There was a time when it would never have occurred to simple folk that murder would become a recommended solution to budgetary woes—both at a national and a state level. In fact, years ago, the very idea would have sent shivers down the spines of most people.
Not so in these current times, however. Think, for example, of the 88-year-old man, Roy Charles Laird, who allegedly shot his 86-year-old wife because he felt that she had suffered enough. His wife had dementia and had been confined to a nursing home where Laird went daily to care for her. Laird was charged with murder but his arraignment has been postponed; his daughter is telling the media that what her father did was a “mercy killing.”
Accompanying the New York Daily News report on Laird’s action is a poll asking online readers to indicate whether or not euthanasia should be legal if a loved one is suffering. As of Sunday evening, the results were surprisingly close: 44 percent said yes while 51 percent said no, suggesting that the public is split on the question of killing someone who is, in the opinion of others, suffering to a degree where death is preferable to life. It is abhorrent that there is a poll that seemingly condones the idea of euthanasia as an aid to those suffering—and that it is placed adjacent to this article. After all, to any rational person, acts of euthanasia are acts of murder!

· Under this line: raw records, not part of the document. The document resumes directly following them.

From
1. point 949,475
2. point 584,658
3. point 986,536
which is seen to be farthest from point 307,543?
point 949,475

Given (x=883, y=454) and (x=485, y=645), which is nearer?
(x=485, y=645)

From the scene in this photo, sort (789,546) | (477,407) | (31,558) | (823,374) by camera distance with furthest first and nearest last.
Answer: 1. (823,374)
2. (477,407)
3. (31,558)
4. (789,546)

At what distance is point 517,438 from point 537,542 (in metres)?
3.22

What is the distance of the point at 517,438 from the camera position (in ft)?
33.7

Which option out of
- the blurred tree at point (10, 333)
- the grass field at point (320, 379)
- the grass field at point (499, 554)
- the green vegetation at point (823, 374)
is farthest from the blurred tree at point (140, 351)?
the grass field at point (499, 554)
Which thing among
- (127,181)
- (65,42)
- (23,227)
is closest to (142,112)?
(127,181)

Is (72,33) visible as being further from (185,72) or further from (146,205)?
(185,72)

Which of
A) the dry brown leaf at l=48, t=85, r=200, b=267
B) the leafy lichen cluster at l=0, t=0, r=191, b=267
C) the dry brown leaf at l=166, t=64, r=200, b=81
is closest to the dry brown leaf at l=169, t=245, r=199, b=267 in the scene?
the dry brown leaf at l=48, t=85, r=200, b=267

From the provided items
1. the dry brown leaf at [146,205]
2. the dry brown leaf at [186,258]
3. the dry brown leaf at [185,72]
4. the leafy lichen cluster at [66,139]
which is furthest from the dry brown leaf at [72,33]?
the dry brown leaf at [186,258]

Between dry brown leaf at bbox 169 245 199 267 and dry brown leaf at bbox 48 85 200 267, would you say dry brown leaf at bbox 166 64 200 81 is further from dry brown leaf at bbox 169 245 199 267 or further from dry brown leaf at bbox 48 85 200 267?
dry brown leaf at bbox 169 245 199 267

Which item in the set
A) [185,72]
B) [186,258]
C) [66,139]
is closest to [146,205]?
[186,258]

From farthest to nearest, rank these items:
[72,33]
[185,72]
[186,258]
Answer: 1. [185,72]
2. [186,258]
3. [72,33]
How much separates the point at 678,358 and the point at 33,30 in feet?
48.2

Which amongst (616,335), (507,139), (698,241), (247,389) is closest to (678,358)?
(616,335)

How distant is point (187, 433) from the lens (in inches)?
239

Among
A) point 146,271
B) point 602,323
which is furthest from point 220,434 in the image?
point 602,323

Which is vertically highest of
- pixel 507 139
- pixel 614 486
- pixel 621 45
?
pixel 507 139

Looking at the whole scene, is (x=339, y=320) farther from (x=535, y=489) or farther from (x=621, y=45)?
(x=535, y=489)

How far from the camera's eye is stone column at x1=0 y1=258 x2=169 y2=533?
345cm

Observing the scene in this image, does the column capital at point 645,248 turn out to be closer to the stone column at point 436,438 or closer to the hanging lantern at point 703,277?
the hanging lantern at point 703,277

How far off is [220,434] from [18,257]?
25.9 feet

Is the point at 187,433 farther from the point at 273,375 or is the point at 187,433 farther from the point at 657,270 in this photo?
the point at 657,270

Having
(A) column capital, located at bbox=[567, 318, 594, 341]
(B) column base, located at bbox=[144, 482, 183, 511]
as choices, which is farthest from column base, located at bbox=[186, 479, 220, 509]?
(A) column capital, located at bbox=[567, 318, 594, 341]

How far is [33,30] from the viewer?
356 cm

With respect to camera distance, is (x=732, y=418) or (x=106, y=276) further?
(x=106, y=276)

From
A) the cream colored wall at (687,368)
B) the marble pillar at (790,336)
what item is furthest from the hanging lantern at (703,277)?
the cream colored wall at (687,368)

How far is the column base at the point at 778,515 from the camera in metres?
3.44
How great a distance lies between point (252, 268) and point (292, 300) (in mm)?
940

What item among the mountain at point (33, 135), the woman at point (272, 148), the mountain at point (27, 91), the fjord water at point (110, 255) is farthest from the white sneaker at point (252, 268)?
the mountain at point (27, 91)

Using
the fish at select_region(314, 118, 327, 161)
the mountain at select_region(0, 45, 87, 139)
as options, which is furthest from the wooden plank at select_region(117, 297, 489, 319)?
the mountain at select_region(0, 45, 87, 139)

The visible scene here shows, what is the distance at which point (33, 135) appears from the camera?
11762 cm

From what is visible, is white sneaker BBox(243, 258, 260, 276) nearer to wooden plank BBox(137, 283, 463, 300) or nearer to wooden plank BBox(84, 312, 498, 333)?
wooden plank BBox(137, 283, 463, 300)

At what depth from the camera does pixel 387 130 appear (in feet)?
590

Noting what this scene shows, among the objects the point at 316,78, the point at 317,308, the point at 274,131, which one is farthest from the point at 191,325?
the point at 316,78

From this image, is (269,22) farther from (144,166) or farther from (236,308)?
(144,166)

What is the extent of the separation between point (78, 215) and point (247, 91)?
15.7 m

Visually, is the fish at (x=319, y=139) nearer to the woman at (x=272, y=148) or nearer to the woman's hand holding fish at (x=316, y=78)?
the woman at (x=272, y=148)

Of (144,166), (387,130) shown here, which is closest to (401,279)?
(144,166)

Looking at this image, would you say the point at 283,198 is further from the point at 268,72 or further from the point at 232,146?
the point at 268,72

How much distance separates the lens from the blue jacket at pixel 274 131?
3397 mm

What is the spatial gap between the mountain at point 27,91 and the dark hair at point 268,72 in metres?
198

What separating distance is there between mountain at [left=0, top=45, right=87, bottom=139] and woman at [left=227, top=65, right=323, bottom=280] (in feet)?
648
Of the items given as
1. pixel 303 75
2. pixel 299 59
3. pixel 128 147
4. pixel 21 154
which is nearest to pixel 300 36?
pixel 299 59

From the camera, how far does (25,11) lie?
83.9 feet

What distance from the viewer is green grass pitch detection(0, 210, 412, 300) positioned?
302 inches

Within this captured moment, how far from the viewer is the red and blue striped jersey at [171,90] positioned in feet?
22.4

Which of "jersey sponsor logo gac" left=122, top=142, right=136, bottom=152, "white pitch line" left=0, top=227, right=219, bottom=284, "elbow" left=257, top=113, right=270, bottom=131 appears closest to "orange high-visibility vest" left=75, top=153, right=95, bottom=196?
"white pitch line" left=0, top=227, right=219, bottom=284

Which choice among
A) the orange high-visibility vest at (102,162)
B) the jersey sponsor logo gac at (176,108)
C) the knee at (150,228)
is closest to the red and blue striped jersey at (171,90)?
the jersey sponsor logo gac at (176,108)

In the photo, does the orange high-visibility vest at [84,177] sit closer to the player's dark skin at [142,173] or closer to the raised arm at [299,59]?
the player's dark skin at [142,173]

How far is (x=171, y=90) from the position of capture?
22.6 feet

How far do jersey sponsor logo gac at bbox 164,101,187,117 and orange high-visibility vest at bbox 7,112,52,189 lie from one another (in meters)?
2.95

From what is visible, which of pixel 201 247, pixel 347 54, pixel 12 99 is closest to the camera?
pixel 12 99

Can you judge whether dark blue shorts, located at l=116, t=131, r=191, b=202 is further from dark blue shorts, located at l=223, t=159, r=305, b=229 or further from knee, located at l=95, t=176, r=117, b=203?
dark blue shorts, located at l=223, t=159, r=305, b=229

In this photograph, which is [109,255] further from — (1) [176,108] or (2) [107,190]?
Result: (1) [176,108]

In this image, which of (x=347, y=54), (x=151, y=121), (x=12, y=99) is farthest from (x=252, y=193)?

And then there are those pesky hospital deaths. Several days ago America learned that, among elderly patients who are cared for in hospitals, “mistakes” and “unavoidable problems” kill an estimated 15,000 every month. The Office of Inspector General (OIG) at the Department of Health and Human Services issued the report, explaining, “Hospital care associated with adverse and temporary harm events cost Medicare an estimated $324 million in October 2008.” We are to be reassured, however, by the insights of the Obama administration that with the passage of the new health care reform law, errors that take lives will be less frequent because of such advances as the “wider use of electronic medical records.”
Well, time will tell, but it is perhaps no accident that just a couple of days before the OIG was filing its alarming report, Professor Paul Krugman was commenting on This Week that “death panels” may be needed to help curb the nation’s budget deficit. Krugman, who further explained himself in a New York Times blog wrote, “health care costs will have to be controlled, which will surely require having Medicare and Medicaid decide what they’re willing to pay for—not really death panels, of course, but consideration of medical effectiveness and, at some point, how much we’re willing to spend for extreme care.”
Note, if you will, that the subjective words “effectiveness” and “extreme” come into play—words that can lead to untimely death depending on the assessments of those in charge of a given case. Like Mr. Laird, whose evaluation of his wife’s situation led to his untimely shooting of his ailing wife, there will always be people who deem it inappropriate for someone else’s life to continue. Ask any mother who has aborted her baby and says she feels no remorse.
Into this morass of equivocation and hair splitting regarding the act of murder and how it might be defined a bit differently to permit it comes a dying man, Associate Professor Nicholas Tonti-Filippini—a well-known, controversial Catholic bioethicist. Filippini is adamantly opposed to decriminalized euthanasia as proposed in South Australia’s now defeated Voluntary Euthanasia Bill 2010. Filippini argued eloquently in the days prior to parliament’s vote on the measure, writing, “We need protection and encouragement from our community, we do not need this form of discrimination. Far from protecting the dignity of those who are seriously ill and suffering, the Bill would undermine dignity by undermining our sense of individual worth as a person, no matter our suffering and disability.”
Earlier this month, the bill was defeated. Sadly, however, proponents of organized killing do not stop; they will return to South Australia’s parliament in the same way they do to state legislatures across this nation.
There is a serious danger on the horizon for America’s aging population. There was a time when most Americans respected the dignity of our elders; today, far too many in positions of power have only respect for economic measures that make it increasingly palatable to dismiss from life those who are creating economic burdens for others. Like Nicholas Tonti-Filippini, we must all speak out so that even the smallest and sickest among us are assured the right to live.